[Start of Records provided]

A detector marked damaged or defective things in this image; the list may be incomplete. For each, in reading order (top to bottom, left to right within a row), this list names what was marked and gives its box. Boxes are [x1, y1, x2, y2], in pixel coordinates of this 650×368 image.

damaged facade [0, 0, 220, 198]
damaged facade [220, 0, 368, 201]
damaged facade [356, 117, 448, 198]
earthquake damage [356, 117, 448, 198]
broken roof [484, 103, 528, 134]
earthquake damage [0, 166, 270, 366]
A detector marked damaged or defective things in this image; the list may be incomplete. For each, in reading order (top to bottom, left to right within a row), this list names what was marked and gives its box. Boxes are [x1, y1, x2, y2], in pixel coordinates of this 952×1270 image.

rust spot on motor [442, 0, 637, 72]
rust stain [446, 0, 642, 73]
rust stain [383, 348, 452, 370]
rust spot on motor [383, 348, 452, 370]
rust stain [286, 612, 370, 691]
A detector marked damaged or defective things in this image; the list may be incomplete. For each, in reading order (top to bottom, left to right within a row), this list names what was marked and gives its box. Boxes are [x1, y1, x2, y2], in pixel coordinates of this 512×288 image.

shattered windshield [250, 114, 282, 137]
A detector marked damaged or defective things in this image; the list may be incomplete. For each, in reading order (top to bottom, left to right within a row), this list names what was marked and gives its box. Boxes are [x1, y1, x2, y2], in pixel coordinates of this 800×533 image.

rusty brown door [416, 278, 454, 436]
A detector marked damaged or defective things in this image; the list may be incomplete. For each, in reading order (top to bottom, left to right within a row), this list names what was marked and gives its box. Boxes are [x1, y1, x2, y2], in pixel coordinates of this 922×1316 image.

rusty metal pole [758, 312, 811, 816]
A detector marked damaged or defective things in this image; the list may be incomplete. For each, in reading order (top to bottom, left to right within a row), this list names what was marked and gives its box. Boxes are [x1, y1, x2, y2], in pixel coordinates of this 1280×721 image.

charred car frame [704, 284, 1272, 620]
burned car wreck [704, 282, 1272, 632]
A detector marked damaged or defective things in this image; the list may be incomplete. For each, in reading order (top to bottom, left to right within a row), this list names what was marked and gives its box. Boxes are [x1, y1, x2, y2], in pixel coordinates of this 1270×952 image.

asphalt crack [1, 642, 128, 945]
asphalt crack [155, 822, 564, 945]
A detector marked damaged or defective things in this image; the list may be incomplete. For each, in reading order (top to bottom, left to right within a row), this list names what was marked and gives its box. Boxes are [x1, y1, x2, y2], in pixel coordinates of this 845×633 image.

[End of Records provided]

— Goal —
Please give every line of the rows above as a numbered list, leaving out the blank lines.

— Complete response —
1. A detector marked damaged or defective things in this image; the list may be incomplete. For each, in reading order (top to bottom, left to right within a row), this list names what was marked and gives its box. Boxes are [x1, y1, x2, y2], in pixel coordinates of this 650×368 image.
2. damaged facade [0, 0, 220, 198]
3. damaged facade [220, 0, 368, 201]
4. damaged facade [356, 117, 448, 198]
5. earthquake damage [356, 117, 448, 198]
6. broken roof [484, 103, 528, 134]
7. earthquake damage [0, 166, 270, 366]
8. A detector marked damaged or defective things in this image; the list may be incomplete. For each, in reading order (top to bottom, left to right within a row), this list names what was marked and gives its box. Boxes are [x1, y1, x2, y2], in pixel coordinates of this 952×1270 image.
9. rust spot on motor [442, 0, 637, 72]
10. rust stain [446, 0, 642, 73]
11. rust stain [383, 348, 452, 370]
12. rust spot on motor [383, 348, 452, 370]
13. rust stain [286, 612, 370, 691]
14. A detector marked damaged or defective things in this image; the list may be incomplete. For each, in reading order (top to bottom, left to right within a row), this list names what was marked and gives its box. Boxes are [x1, y1, x2, y2], in pixel coordinates of this 512×288 image.
15. shattered windshield [250, 114, 282, 137]
16. A detector marked damaged or defective things in this image; the list may be incomplete. For each, in reading order (top to bottom, left to right within a row), this list names what was marked and gives its box. Boxes are [x1, y1, x2, y2], in pixel coordinates of this 800×533 image.
17. rusty brown door [416, 278, 454, 436]
18. A detector marked damaged or defective things in this image; the list may be incomplete. For each, in reading order (top to bottom, left to right within a row), this list names what was marked and gives its box. Boxes are [x1, y1, x2, y2], in pixel coordinates of this 922×1316 image.
19. rusty metal pole [758, 312, 811, 816]
20. A detector marked damaged or defective things in this image; the list may be incomplete. For each, in reading order (top to bottom, left to right within a row), this list names what was marked and gives its box. Boxes are [x1, y1, x2, y2], in pixel coordinates of this 1280×721 image.
21. charred car frame [704, 284, 1272, 620]
22. burned car wreck [704, 282, 1272, 632]
23. A detector marked damaged or defective things in this image; the list may be incomplete. For each, in reading order (top to bottom, left to right within a row), this list names what was marked and gives its box. Boxes are [x1, y1, x2, y2], in pixel coordinates of this 1270×952 image.
24. asphalt crack [1, 642, 128, 945]
25. asphalt crack [155, 822, 564, 945]
26. A detector marked damaged or defective things in this image; the list may be incomplete. For each, in reading order (top to bottom, left to right within a row), this list names what was marked and gives its box. Boxes are [x1, y1, x2, y2], in pixel coordinates of this 845×633 image.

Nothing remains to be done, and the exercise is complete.